Najnowsze wpisy, strona 94


cze 24 2004 bystra i genialna:P
Komentarze: 0

oj, duzo sie działo:P na koniec kursu, jak juz zalapalam rytm to nie bylo tak strasznie jak na poczatku, odpowiada mi taki 'zajmujacy' tryb zycia. dom traktujesz jak sypialnie...ale wlasciwie dobrze ze juz sie skonczylo, co prawda fajniej by bylo gdyby w wakacje byl ten kurs, ale i tak luzz, przez ten okres moj mozg przezyl najwiekszy wysilek w swoim zyciu:P ale podobno teorie brdzo ladnie zdalam i jestem przodownikiem:PPP strasznie mnie zaskoczyla ta informacja, bo mialam jeszcze zdawac jak bede miala 18, ale stwierdzili ze ladnie pozaliczalam i luzzz, co prawda praktyka od 18, ale egzaminy mam z glowy.

sreberko tez jest ladne:PP

mamy 2 male kicie:P jedna mniejsza druga wieksza co prawda w tym samym wieku ale jedna chora jest...

no i jest raczej fajnie, nie liczac kilku malych elementow, ale juz sie przezwyczailam..niestety, tak neistet, bo nie powinnam sie przezwyczajac tylko zmienic co nieco...ale moze kiedys przyjdzie odpowiedni czas to sie stanie:P oby przyszedl jak najszybciej

potrzebyje zmian, choletrnie ich potrzebuje, ale na nie sie raczej nie zanosi...ale postaram sie byc cierpliwa

w ogole nie czuje ze sa wakacje, to przez ten kurs, ale to dobrze, bo po co?...

potrzbuje tych cholernych zmian...

kolczatka : :
cze 21 2004 zamykam oczy odpływam...

★ ★ ★ ★ ★ ★ ★

Kontynuuj tekst źródłowy, zaczynając bezpośrednio po jego ostatnim zdaniu.

» **Dane**:
★ ★ ★ ★ ★ ★ ★

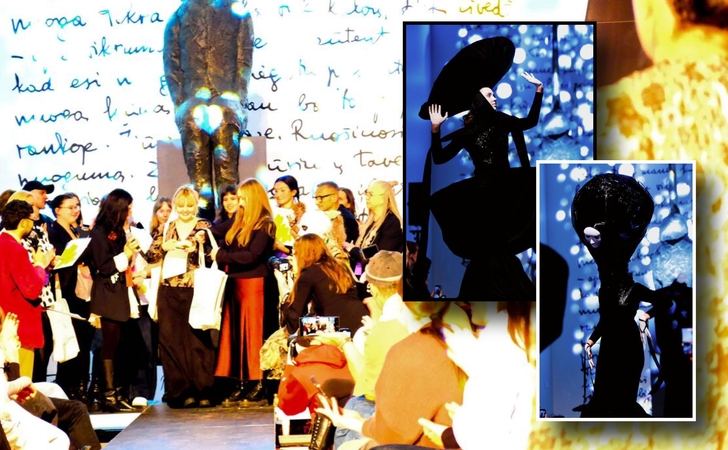 Pasiekimas: E. Balsio menų gimnazijos mokinė E. Danieliūtė mados festivalyje „Revive“ Panevėžyje pelnė pirmąją vietą.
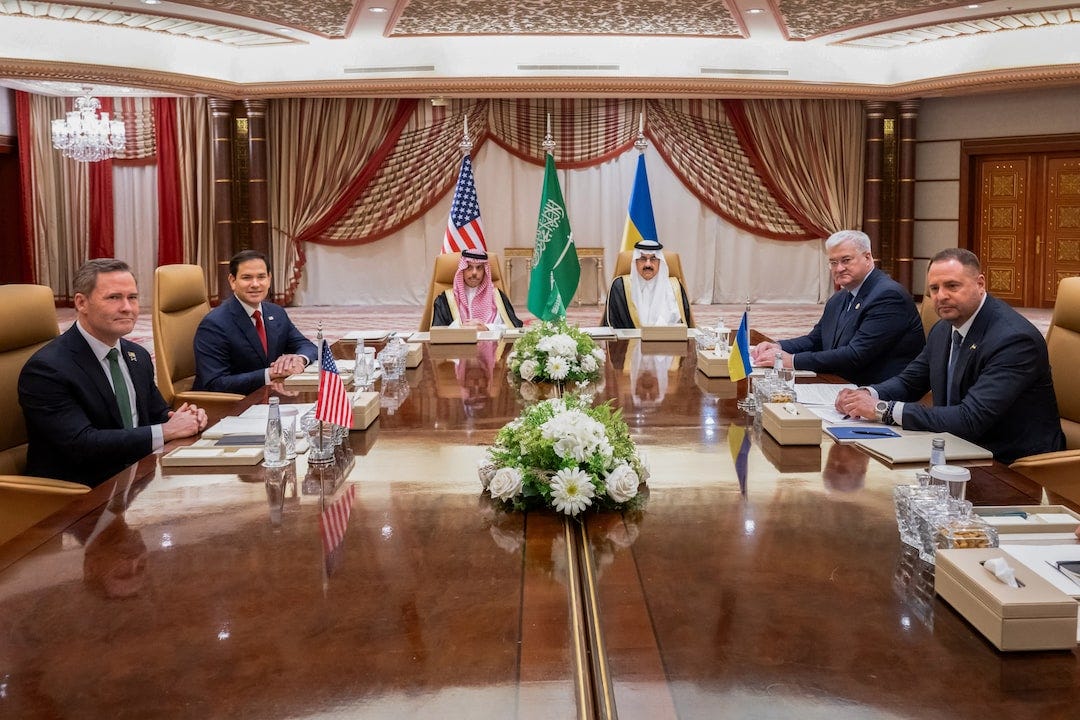 U.S Secretary of State Marco Rubio visits Jeddah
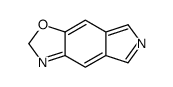 2H-pyrrolo[3,4-f][1,3]benzoxazole结构式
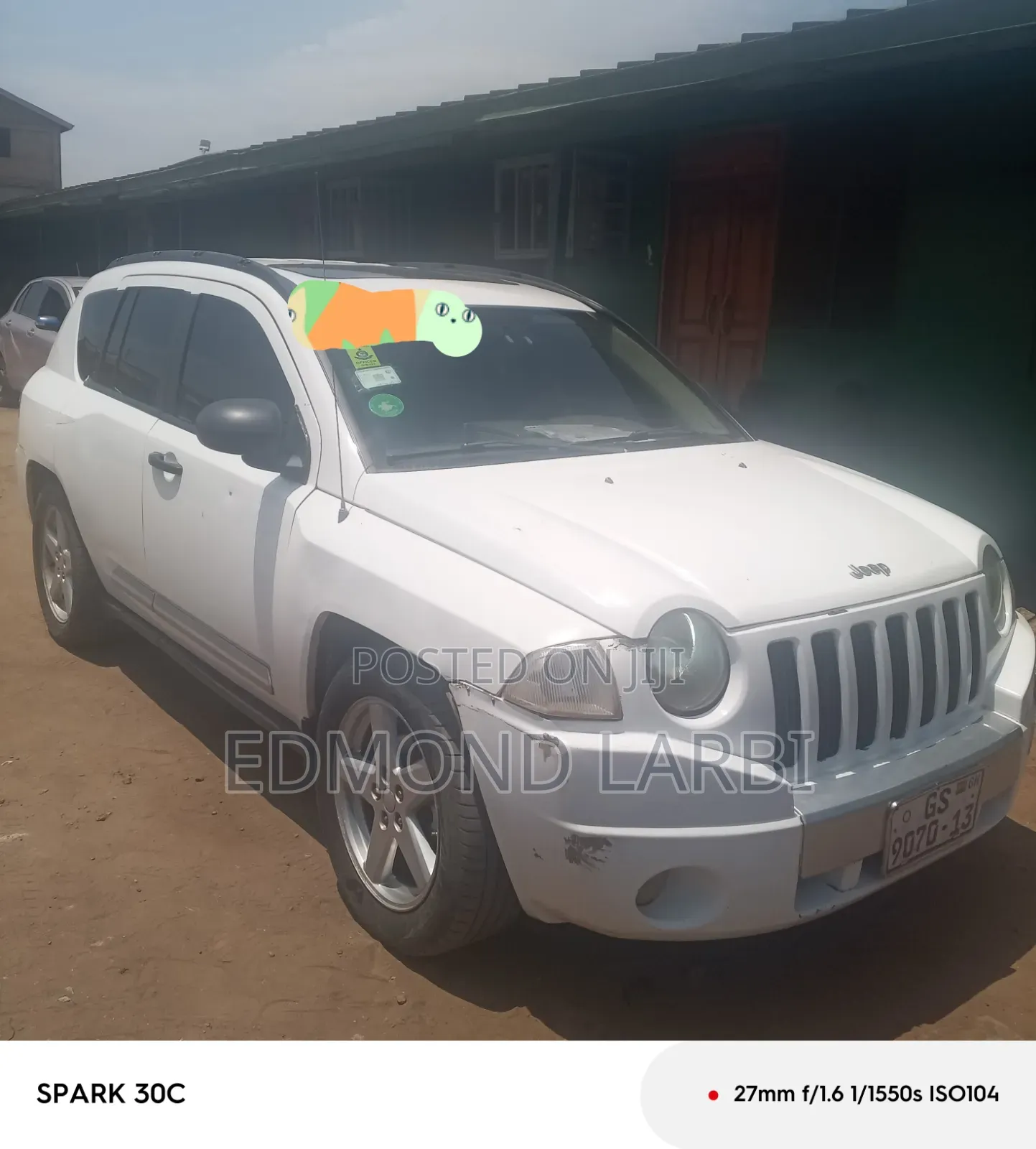 Jeep Liberty 2010 White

★ ★ ★ ★ ★ ★ ★

» **Miejsce na odpowiedź**:
Komentarze: 1

jestem cholernie zmeczona, ale od czwartku już luz, no tylko przezyc weekend, nie zanudzic sie na smierc i odeśpie sobie:P

metoda usta-usta...:P

wyklady z psychologii i pierwszej pomocy byly najciekawsze, najwiecej smiechu:P za to jutro zaobaczymy kto sie bedzie smial..oby ja..

tyle sie dzialo...i bedzie sie dziac...ale co kogo to.....

'bylem na fajnym pogrzebie'

:P

kolczatka : :
cze 19 2004 ...
Komentarze: 1

chcialam cos napisac ale nie napisze bo jestem zla. ktos mnie wkurzyl swoim pipeprzeniem...bezsensowanym...

kolczatka : :
cze 15 2004 banan, oj wielki banan:PPP
Komentarze: 3

Miałam raczej średni humor, ale ktoś mi go poprawił, tak ktoś (makja nie myśl przez chwilę;) ...moja kochana figusia.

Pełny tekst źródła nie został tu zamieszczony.